The goal of the ordinary PCA (Principal Component Analysis) is to find a set of orthogonal directions such that the variance of the projected data is maximized. Assume we have samples $\{x_{i}\}_{i=1}^{n}$. This idea can be formalized as $u_{1}=\arg\max_{\|u\|\leq1}\frac{1}{n}\sum_{i=1}^{n}\left(u^{\top}x_{i}-u^{\top}\bar{x}\right)^{2}$ where $\bar{x}=\frac{1}{n}\sum_{i=1}^{n}x_{i}$ and $u$ is the direction we wish to find. Define $C=\frac{1}{n}XHX^{\top}$ where $\begin{eqnarray*} X & = & \left(x_{1}|\cdots|x_{n}\right)\\ H & = & I-\frac{1}{n}\boldsymbol{1}\boldsymbol{1}^{\top}. \end{eqnarray*}$ Then the PCA problem can be solved by considering the eigenvalue problem: $Cu=\lambda u.$

### KPCA

In kernel PCA or KPCA, the goal is to do PCA in the feature space. That is $\{x_{i}\}_{i=1}^{n}$ are mapped into a high (or even infinite) dimensional space and PCA is carried out in that space. Let $\phi$ be such feature map.

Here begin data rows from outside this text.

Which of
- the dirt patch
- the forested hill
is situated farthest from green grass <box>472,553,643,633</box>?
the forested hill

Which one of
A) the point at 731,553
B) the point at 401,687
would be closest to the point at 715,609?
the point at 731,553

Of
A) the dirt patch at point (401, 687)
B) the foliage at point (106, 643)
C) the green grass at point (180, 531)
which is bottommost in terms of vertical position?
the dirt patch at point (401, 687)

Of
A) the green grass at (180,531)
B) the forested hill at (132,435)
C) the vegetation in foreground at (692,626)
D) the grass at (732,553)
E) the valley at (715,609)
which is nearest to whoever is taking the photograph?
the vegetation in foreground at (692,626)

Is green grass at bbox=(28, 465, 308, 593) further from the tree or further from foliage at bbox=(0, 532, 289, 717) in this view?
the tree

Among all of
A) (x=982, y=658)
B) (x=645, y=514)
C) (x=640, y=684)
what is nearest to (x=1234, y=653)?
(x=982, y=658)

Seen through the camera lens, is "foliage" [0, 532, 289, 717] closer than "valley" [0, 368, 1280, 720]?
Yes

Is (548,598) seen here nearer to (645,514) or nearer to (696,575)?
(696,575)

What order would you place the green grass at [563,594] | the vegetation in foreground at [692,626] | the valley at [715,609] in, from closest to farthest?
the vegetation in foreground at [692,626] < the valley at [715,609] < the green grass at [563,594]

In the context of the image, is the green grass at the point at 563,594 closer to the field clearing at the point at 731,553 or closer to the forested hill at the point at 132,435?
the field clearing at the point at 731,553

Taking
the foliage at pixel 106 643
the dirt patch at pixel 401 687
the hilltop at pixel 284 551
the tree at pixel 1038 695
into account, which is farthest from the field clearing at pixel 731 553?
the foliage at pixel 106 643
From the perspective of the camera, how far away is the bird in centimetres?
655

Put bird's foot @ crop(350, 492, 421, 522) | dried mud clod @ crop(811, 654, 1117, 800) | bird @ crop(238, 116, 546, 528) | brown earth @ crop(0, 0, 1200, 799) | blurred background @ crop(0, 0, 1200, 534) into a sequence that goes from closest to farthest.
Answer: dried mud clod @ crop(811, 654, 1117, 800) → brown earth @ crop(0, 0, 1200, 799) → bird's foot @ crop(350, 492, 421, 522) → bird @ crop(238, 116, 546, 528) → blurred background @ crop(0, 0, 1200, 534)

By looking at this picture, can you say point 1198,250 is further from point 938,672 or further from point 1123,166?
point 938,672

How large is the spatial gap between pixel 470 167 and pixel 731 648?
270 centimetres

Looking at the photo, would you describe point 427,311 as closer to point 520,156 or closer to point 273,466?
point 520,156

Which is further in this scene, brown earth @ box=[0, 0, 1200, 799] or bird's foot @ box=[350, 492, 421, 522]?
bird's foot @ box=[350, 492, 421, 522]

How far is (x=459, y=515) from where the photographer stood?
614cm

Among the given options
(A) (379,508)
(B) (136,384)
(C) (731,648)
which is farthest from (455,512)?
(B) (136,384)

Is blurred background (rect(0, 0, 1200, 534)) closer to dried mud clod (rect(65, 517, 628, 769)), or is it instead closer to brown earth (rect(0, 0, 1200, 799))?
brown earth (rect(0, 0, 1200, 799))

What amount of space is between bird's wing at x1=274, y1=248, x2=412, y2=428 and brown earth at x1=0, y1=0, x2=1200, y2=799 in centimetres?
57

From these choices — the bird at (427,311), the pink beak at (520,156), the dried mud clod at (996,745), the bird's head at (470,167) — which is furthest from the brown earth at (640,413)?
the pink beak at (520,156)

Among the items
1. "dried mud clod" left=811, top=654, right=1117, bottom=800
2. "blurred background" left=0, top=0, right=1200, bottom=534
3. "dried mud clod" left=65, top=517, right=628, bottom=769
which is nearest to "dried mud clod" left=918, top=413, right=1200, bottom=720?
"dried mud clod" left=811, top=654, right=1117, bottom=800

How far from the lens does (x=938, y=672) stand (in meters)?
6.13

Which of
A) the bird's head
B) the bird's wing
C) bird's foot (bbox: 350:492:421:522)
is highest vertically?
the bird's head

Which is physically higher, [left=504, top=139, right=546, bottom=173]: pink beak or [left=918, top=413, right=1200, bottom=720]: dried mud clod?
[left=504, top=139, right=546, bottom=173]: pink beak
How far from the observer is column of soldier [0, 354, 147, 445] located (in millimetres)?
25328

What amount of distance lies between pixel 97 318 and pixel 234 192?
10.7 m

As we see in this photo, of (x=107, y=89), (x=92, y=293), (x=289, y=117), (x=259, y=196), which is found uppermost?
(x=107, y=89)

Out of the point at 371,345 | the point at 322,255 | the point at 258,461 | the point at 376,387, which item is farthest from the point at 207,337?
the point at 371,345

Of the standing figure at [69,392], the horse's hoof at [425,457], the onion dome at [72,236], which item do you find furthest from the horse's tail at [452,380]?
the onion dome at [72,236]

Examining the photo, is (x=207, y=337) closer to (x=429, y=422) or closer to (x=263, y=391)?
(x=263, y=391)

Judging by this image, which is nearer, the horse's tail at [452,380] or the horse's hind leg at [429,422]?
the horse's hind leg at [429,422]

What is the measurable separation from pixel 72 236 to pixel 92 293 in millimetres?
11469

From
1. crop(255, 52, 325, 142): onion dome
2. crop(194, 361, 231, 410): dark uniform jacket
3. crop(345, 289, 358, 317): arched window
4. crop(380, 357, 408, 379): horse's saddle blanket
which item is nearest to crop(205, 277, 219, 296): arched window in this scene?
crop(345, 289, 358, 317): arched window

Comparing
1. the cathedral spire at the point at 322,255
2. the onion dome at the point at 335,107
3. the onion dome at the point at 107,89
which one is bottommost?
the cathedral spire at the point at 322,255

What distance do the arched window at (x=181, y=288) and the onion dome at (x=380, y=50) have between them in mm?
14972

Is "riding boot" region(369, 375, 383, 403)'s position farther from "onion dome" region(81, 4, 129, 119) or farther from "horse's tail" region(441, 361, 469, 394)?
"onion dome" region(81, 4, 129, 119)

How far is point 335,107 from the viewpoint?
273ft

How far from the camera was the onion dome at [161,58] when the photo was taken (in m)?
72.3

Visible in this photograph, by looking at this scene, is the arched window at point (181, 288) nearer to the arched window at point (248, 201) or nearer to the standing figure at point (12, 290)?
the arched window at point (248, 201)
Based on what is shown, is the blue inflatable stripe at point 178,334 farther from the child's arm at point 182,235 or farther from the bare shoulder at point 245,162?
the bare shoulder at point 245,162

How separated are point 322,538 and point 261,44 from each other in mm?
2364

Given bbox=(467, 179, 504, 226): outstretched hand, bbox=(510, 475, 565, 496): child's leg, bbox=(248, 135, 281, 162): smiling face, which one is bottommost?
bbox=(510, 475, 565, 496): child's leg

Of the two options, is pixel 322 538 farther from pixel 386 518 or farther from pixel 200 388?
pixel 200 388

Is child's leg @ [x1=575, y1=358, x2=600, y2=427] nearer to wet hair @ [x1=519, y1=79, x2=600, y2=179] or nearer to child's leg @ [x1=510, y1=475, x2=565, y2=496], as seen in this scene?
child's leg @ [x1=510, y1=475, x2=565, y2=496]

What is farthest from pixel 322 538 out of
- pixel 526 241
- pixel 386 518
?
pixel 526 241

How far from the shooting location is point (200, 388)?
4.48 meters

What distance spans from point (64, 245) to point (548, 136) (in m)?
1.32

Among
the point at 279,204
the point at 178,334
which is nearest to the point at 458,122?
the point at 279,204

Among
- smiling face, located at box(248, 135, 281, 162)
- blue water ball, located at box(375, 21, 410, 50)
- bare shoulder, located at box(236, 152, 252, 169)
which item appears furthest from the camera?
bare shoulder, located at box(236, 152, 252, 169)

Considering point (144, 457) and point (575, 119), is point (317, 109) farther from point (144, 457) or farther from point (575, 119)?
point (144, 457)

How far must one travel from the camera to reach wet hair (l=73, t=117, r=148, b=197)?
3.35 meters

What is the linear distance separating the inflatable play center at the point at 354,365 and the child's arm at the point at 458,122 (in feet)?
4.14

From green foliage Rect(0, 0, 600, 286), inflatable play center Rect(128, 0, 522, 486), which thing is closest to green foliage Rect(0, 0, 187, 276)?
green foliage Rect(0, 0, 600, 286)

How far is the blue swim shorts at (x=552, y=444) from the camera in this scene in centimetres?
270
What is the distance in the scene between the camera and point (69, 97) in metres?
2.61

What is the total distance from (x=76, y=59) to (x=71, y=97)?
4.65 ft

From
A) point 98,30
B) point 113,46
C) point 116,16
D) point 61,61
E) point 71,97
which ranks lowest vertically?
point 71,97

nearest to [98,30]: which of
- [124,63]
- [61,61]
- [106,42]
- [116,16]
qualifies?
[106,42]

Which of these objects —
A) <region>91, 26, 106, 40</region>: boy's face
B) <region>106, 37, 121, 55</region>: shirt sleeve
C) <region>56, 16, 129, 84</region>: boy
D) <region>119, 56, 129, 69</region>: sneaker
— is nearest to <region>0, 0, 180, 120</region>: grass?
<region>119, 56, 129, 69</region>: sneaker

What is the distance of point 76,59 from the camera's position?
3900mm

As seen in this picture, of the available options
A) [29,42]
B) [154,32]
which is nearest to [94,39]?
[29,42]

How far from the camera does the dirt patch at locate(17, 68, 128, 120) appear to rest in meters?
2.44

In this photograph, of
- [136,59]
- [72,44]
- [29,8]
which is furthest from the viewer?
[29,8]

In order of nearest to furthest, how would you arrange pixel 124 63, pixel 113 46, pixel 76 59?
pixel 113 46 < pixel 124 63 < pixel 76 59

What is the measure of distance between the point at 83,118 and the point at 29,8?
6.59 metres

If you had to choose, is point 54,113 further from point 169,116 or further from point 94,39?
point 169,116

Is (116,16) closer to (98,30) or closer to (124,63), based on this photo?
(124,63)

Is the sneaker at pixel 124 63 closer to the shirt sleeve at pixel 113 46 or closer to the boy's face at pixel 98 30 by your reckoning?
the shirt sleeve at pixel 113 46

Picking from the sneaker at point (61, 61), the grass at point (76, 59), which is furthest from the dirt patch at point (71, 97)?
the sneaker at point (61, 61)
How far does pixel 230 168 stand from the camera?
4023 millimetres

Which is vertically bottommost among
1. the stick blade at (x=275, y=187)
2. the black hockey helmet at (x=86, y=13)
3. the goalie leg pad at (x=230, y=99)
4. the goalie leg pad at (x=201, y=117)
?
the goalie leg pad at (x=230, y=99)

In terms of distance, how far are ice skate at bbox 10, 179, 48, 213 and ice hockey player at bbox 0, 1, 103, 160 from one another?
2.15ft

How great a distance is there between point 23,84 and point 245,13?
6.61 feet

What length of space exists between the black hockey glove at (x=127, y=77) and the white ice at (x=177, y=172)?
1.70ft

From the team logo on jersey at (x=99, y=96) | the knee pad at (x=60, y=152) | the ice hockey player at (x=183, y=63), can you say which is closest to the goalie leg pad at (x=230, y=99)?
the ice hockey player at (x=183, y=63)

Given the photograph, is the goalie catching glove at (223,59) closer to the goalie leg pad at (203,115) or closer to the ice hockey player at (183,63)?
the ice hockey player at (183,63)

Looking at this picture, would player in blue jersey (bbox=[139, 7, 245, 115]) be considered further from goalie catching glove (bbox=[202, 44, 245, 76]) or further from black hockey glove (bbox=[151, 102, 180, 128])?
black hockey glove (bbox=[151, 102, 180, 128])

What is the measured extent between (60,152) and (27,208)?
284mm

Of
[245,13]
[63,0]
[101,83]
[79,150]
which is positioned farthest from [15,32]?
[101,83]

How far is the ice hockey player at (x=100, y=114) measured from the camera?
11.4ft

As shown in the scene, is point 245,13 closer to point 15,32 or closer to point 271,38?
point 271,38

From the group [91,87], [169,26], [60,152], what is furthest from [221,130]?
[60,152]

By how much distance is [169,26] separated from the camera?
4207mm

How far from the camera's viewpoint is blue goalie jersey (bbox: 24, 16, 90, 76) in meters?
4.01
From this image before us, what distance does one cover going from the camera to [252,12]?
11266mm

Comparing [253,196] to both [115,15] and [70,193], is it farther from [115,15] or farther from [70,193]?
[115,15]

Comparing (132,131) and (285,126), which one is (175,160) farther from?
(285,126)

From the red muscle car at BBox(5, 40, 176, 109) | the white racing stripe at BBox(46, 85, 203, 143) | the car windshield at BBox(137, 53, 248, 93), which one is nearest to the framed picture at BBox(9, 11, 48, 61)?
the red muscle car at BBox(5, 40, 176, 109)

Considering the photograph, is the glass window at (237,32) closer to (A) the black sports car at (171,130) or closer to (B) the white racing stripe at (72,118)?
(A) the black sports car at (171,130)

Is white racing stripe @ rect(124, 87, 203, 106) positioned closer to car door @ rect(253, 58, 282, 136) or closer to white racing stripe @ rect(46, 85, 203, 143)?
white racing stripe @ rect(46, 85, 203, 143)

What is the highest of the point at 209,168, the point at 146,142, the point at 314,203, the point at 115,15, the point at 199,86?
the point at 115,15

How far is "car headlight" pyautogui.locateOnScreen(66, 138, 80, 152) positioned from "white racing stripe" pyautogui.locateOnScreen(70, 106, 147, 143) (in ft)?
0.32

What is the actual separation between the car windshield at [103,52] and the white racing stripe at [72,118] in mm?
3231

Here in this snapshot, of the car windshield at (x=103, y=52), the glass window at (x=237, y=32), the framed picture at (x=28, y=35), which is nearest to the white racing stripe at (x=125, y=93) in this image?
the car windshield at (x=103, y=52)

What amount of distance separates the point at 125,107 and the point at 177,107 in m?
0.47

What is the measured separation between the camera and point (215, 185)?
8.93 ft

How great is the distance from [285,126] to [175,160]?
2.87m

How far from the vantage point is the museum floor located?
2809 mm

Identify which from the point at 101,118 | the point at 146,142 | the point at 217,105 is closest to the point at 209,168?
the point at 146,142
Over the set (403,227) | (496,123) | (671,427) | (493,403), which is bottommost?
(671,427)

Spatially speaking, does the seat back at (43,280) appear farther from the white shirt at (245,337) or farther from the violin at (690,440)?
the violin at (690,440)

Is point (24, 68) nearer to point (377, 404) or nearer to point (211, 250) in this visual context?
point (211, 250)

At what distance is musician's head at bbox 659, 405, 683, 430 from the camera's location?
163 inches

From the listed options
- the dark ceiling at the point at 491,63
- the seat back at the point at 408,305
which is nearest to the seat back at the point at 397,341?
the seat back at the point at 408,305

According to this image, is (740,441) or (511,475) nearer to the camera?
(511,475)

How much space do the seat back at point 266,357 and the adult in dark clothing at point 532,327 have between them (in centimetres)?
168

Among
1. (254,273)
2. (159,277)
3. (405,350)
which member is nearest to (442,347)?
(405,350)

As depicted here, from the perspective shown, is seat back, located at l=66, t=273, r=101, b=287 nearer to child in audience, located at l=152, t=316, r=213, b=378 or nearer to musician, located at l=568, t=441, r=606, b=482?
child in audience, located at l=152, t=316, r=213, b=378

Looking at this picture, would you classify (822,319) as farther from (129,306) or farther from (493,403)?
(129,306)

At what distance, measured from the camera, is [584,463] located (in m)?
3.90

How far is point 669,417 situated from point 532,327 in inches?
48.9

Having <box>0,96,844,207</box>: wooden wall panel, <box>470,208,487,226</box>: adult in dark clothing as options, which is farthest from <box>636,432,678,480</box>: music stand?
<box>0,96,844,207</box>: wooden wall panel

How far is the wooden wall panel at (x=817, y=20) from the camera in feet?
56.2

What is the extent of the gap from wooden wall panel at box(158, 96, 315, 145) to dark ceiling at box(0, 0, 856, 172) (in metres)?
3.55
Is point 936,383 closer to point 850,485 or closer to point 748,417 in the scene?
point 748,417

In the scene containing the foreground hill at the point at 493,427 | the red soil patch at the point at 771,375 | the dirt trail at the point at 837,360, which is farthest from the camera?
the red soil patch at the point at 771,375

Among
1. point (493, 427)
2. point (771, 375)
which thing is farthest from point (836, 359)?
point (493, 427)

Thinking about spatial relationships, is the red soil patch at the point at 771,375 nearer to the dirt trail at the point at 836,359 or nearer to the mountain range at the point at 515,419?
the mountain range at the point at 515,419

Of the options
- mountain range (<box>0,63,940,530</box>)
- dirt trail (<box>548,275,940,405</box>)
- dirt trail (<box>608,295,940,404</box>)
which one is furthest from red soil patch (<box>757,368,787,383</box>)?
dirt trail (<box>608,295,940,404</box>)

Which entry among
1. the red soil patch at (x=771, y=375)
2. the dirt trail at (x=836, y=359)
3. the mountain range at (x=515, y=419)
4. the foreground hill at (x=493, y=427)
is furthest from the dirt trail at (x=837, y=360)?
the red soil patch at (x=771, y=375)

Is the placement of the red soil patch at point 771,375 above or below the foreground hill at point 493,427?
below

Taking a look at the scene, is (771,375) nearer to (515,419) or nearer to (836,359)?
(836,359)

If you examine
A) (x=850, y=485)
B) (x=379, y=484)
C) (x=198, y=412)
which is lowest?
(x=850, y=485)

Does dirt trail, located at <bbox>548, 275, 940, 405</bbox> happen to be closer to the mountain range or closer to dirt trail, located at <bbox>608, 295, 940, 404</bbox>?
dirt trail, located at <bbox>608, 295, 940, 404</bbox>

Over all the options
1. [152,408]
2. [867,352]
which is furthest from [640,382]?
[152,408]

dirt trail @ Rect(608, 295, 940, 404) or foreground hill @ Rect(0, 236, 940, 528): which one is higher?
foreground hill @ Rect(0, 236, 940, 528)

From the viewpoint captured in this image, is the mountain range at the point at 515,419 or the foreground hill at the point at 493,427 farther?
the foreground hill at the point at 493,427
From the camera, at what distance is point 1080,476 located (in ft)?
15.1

KPCA can be formalized as $f_{1}=\arg\max_{\|f\|_{\mathcal{H}}\leq1}\frac{1}{n}\sum_{i=1}^{n}\left\langle f,\phi(x_{i})-\bar{\phi}\right\rangle _{\mathcal{H}}^{2}$ where $\bar{\phi}=\frac{1}{n}\sum_{i=1}^{n}\phi(x_{i})$, $f$ is the direction (can be infinite-dimensional) we wish to find, and $\mathcal{H}$ is assumed to be a reproducing kernel Hilbert space with the inner product given by a kernel $k$ i.e., $\left\langle \phi(x),\phi(y)\right\rangle _{\mathcal{H}}=k(x,y)$. Let $\tilde{\phi}_{i}:=\phi(x_{i})-\bar{\phi}$ for convenience. The squared inner product in the sum can be simplified as $\begin{eqnarray*} \left\langle f,\tilde{\phi}_{i}\right\rangle _{\mathcal{H}}^{2} & = & \left\langle f,\tilde{\phi}_{i}\right\rangle _{\mathcal{H}}\left\langle f,\tilde{\phi}_{i}\right\rangle _{\mathcal{H}}=\left\langle f,\left\langle f,\tilde{\phi}_{i}\right\rangle _{\mathcal{H}}\tilde{\phi}_{i}\right\rangle _{\mathcal{H}}\\ & = & \left\langle f,\left(\tilde{\phi}_{i}\otimes\tilde{\phi}_{i}\right)f\right\rangle _{\mathcal{H}}. \end{eqnarray*}$ With this form, the optimization problem can be rewritten as $f_{1}=\arg\max_{\|f\|_{\mathcal{H}}\leq1}\left\langle f,Cf\right\rangle _{\mathcal{H}}$ where $C:=\frac{1}{n}\sum_{i=1}^{n}\tilde{\phi}_{i}\otimes\tilde{\phi}_{i}$. Notice that $Cf$ involves an inner product of $f$ and $\tilde{\phi}_{i}$. This implies that if $f$ has any component orthogonal to $\tilde{\phi}_{i}$, it will vanish after taking the inner product. Hence, we can conclude that $f$ must be a linear combination of $\{\tilde{\phi}_{i}\}_{i}$ (lie in the span of $\{\tilde{\phi}_{i}\}_{i}$): $f_{l}=\sum_{i=1}^{n}\alpha_{li}\tilde{\phi}_{i}=\tilde{X}\boldsymbol{\alpha}_{l}$ where we define $\tilde{X}:=\left(\tilde{\phi}_{1}|\cdots|\tilde{\phi}_{n}\right)$ and $\boldsymbol{\alpha}_{l}$ are coefficients. With the definition of $\tilde{X}$, we have $C=\frac{1}{n}\tilde{X}\tilde{X}^{\top}$.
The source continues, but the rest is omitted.